RECORDS FOR THE TASK
[start]

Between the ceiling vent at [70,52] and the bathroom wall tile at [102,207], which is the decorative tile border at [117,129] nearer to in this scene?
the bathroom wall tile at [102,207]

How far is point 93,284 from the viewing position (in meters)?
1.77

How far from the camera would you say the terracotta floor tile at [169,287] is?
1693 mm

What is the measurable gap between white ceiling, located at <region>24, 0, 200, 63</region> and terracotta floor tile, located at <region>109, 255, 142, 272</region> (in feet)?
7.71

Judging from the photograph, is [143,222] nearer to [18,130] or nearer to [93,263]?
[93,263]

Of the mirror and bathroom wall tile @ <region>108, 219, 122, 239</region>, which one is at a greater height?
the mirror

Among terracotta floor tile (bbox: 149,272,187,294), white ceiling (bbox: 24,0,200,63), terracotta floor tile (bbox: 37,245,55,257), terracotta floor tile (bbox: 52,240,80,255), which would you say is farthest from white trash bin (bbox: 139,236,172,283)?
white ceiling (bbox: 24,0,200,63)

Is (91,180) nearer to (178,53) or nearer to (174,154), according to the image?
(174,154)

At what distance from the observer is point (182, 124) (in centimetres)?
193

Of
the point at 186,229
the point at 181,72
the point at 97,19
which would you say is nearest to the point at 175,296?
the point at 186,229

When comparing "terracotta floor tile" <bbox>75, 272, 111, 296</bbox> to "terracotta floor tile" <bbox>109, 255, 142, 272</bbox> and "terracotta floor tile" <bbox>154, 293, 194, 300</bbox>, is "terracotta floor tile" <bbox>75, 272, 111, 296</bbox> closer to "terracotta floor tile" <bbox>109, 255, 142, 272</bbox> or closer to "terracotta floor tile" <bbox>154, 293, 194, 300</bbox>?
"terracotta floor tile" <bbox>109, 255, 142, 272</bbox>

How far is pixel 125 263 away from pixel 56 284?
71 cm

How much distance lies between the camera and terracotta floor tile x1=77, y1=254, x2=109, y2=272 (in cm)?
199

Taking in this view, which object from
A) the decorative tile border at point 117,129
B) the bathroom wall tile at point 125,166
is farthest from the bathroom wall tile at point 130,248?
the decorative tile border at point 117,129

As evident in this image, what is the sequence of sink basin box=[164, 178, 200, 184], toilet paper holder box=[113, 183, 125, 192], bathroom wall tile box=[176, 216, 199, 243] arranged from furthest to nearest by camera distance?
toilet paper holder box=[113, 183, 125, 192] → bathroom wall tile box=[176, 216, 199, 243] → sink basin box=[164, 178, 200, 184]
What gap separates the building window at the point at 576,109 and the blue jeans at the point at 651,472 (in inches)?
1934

[end]
[start]

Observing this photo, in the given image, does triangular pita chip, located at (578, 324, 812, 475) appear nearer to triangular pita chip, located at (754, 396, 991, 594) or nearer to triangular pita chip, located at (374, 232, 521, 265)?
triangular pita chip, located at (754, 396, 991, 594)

[end]
[start]

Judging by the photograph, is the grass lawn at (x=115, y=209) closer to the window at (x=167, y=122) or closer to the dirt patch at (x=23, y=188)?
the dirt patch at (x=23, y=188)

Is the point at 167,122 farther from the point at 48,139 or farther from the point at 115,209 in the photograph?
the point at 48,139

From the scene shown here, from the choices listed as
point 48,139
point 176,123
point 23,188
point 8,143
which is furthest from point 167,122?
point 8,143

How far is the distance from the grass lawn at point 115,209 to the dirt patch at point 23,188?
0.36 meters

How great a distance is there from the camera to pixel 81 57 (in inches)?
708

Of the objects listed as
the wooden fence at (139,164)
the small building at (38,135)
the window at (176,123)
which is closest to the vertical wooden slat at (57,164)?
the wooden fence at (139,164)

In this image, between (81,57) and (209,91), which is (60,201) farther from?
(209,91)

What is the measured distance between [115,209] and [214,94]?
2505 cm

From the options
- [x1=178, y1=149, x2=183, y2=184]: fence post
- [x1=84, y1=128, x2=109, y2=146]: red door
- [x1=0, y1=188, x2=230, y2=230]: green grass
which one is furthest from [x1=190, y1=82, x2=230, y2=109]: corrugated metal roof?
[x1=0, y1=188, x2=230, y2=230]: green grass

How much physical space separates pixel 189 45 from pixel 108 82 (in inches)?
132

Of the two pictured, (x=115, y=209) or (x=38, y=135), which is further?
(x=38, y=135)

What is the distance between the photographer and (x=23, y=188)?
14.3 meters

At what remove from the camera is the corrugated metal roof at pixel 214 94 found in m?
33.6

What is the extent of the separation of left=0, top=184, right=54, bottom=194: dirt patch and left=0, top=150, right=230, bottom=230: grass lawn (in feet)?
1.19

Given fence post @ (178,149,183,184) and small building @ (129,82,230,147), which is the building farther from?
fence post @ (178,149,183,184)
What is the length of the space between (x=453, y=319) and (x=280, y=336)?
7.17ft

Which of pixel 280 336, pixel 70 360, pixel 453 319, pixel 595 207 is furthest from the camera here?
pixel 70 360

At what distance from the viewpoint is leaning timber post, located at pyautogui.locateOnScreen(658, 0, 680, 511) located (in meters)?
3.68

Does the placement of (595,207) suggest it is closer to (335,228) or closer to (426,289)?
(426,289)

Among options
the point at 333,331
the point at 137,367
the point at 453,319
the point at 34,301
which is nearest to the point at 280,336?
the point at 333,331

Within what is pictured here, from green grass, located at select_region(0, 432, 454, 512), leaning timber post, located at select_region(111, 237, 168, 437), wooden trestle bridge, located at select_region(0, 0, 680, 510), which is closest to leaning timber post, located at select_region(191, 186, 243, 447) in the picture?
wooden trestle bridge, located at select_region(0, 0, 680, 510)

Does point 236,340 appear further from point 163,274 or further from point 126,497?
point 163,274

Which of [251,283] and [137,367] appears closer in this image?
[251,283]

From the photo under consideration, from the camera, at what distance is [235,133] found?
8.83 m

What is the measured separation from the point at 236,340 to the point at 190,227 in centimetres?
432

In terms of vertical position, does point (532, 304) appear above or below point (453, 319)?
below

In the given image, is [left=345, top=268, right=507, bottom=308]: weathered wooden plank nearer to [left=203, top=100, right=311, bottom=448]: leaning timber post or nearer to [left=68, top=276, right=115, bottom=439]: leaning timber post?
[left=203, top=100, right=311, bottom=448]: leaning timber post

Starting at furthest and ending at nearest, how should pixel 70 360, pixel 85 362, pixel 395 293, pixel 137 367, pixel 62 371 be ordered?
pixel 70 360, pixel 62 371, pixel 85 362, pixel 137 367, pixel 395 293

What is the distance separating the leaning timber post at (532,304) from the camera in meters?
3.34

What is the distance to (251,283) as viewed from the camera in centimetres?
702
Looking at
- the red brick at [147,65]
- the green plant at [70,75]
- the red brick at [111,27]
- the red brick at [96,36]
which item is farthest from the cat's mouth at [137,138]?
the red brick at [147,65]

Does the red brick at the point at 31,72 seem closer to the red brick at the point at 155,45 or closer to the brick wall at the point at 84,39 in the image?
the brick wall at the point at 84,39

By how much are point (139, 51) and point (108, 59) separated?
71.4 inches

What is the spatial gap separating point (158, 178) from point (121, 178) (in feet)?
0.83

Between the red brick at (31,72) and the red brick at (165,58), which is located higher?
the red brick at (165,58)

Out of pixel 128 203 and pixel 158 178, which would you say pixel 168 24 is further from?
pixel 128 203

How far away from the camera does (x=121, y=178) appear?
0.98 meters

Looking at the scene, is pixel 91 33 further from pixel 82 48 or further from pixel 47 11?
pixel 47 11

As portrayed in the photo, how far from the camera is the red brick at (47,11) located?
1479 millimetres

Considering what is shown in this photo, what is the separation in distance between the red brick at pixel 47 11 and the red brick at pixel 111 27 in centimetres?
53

[end]

DIRECTIONS
Pick out every line of the material above that contains the word "ceiling" and copy each of those lines in full.

TASK ANSWER
Between the ceiling vent at [70,52] and the bathroom wall tile at [102,207], which is the decorative tile border at [117,129] nearer to in this scene?
What is the measurable gap between white ceiling, located at <region>24, 0, 200, 63</region> and terracotta floor tile, located at <region>109, 255, 142, 272</region> (in feet)?
Among terracotta floor tile (bbox: 149,272,187,294), white ceiling (bbox: 24,0,200,63), terracotta floor tile (bbox: 37,245,55,257), terracotta floor tile (bbox: 52,240,80,255), which would you say is farthest from white trash bin (bbox: 139,236,172,283)?
white ceiling (bbox: 24,0,200,63)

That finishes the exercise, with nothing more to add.